[MXS-487] lost connection to backend server - Jira

XML

Word

Printable

Details

Type: Bug
Status: Closed (View Workflow)
Priority: Minor
Resolution: Fixed
Affects Version/s: 1.2.1
Fix Version/s: 1.3.0
Component/s: readwritesplit
Labels:
None
Environment:
centos 6.7 2.6.32-573.el6.x86_64, mariadb 5.5.41-1.el6 (yum repo) / maxscale 1.2.1

Description

Hello,

I'm using MaxScale 1.21 with MariaDB 5.5 in a readwritesplit environement, and I notice that every 5 or 10 min (it's random), I received errors from our php application:
(2003) Lost connection to backend server (the most frequent one)
(2013) Lost connection to MySQL server during query

it is very similar to what is described by someone else here:
http://stackoverflow.com/questions/33416078/maxscale-lost-connection

the maxadmin show session is showing several 'invalid state'.

Strange thing, is that if I activate the log_trace, the number of error jumps a lot: instead of 3 or 4 each hour, I have one error every minute.
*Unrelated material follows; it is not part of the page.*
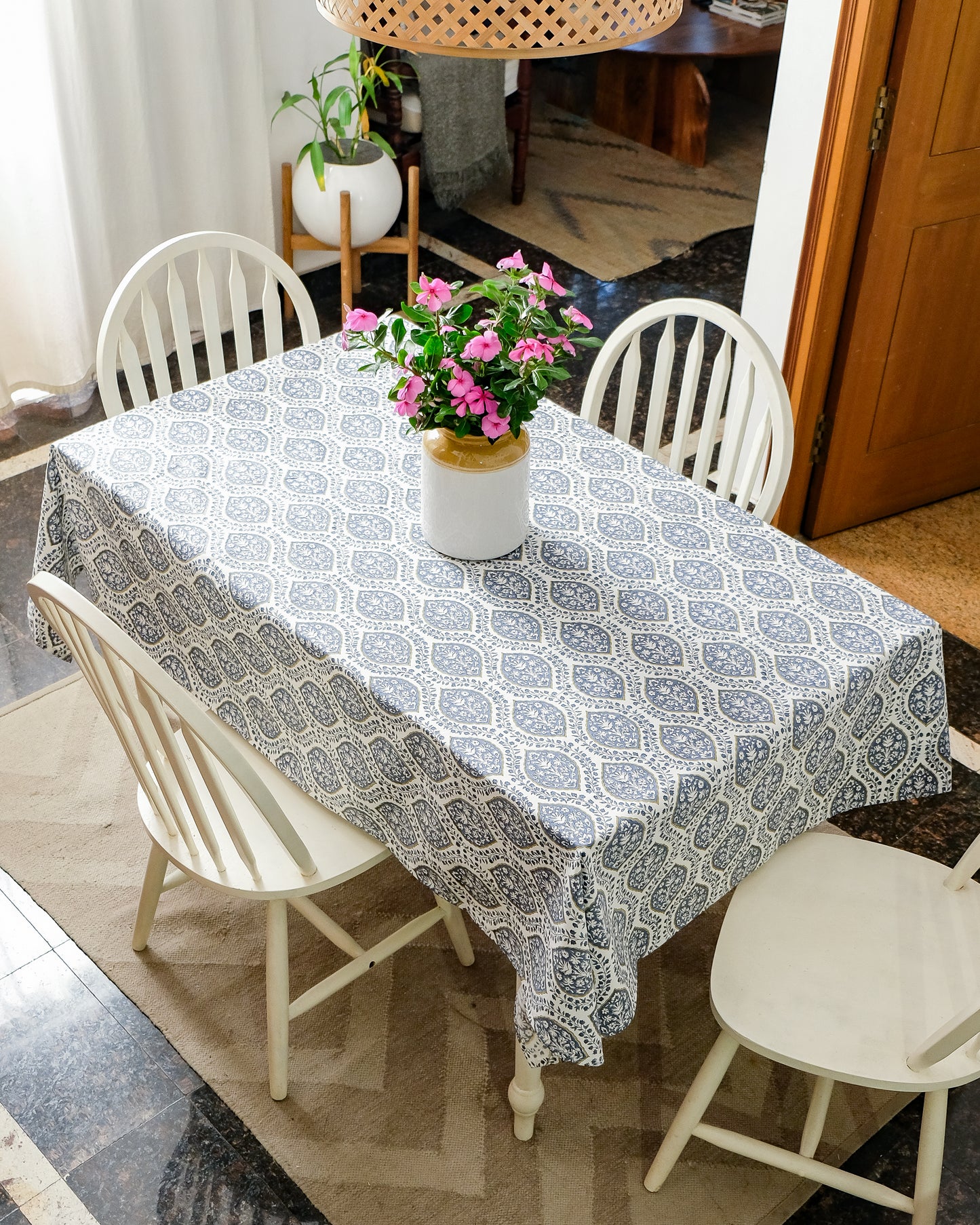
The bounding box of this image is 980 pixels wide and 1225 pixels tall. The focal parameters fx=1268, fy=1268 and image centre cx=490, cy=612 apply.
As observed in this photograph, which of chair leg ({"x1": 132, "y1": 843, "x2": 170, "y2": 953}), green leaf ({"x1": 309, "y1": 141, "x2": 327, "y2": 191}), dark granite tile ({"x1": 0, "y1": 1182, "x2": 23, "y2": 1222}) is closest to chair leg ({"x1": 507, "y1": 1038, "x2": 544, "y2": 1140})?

We have maxscale configured in front of 4 differents group of mariadb servers,
maxscale is listening on 4 differents port

[maxscale]
threads=8
auth_connect_timeout=20
auth_read_timeout=20
auth_write_timeout=20
log_trace=0

example for 1 of the 4 clusters
[MySQL Monitor VHD]
type=monitor
module=mysqlmon
servers=dbvhd1,dbvhd2
user=max
passwd=hidden
monitor_interval=10000
disable_master_failback=1
detect_replication_lag=1

[fetch]
type=filter
module=regexfilter
match=fetch
replace=select

[hint]
type=filter
module=hintfilter

[VHDLISTENER]
type=listener
service=RWVHD
protocol=MySQLClient
port=3310
socket=/tmp/ClusterMaster1

[RWVHD]
type=service
router=readwritesplit
servers=dbvhd1, dbvhd2
user=max
passwd=hidden
max_slave_replication_lag=0

(etc...)

not sure if it is implied, but here is some of the sysctl parameter used on the servers:
net.ipv4.tcp_keepalive_time = 7200
net.netfilter.nf_conntrack_tcp_timeout_time_wait = 10
net.netfilter.nf_conntrack_tcp_timeout_established = 432000
net.netfilter.nf_conntrack_generic_timeout = 300
net.ipv4.tcp_max_tw_buckets = 2000000
net.ipv4.tcp_fin_timeout = 10
net.ipv4.tcp_tw_reuse = 1
net.ipv4.tcp_keepalive_intvl = 15
net.ipv4.tcp_keepalive_probes = 9

Could it be linked with some sort of timeouts with the keep alive connections ?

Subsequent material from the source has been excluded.